23 June, 2004

The US is one of South Africa's key trading partners for both South African export promotion and inward investment mobilization. The trade and investment relationship between the two countries has been growing since 1994. The trade balance has turned in favor of South Africa and reached R4,5bn in 2001. Traditionally the US exports more value-added products to South Africa while South Africa exports raw material to the US.

However, this situation is changing particularly since the introduction of the Africa Growth and Opportunity Act (AGOA) which allows duty-free access of exports into the US. The first two Sub-Saharan Africa (SSA) countries to be approved under Agoa were Mauritius and Kenya, followed by South Africa, Madagascar and Lesotho. However, the number of countries is continually changing as more are granted approval under the Act.

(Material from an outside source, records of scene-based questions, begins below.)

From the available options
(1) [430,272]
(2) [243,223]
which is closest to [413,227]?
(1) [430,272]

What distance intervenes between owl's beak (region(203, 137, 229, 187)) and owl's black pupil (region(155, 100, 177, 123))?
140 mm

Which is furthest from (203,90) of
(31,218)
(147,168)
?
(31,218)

At present, one of the major benefits is that AGOA gives a major boost to the clothing manufacturing industry in South Africa. Various categories of duty-free access for clothing articles are provided for. These can be summarized as follows:

  • Duty-free and quota-free access for clothing manufactured in SSA from fabric wholly formed and cut in the USA from yarns wholly produced in the USA;
  • Duty-free and quota-free access for clothing manufactured in SSA from fabric wholly formed in the USA and assembled from thread formed in the USA;
  • Duty-free access for clothing manufactured in SSA from fabric manufactured in SSA from yarn originating in the USA or SSA, but subject to a quota equivalent to 1,5% in year 1, rising in year 8 to 3,5% of the value of total clothing imports into the USA;
  • Duty-free access for clothing manufactured in lesser-developed SSA countries, regardless of the origin of the fabric up until September 2004 and subject to the above quota;
  • Duty-free and quota-free access for sweaters of cashmere or of 18,5 micron or finer wool, knit-to-shape in SSA;
  • Duty-free and quota-free access for clothing manufactured from fabric or yarn not available in commercial quantities in the USA; and
  • Duty-free and quota-free access for hand-loomed, hand-made and folklore articles. Certain concessions are provided for in the case of the use of foreign origin interlinings, finishings and trimmings in the manufacture in SSA of clothing as long as the value of these items does not exceed 25% of the value of the clothing article.

Another concession is that non-USA or non-SSA fiber and yarn is permitted in the manufacture of clothing up to 7% by weight of the garment.

The legislative process is currently underway in the USA, whereby proposed additions and amendments to AGOA are being considered: the so-called AGOA II or Bush's African Enterprise Initiative. Aspects that will be important for South Africa and indeed many other SSA countries to have changed would be the extension of AGOA beyond September 2008, the termination on 30 September 2004 and the non-extension to higher developed SSA countries of the third country fabric concession, the inclusion of yarns, fabrics and household textiles as qualifying for duty-free access and a number of the other existing provisions of AGOA.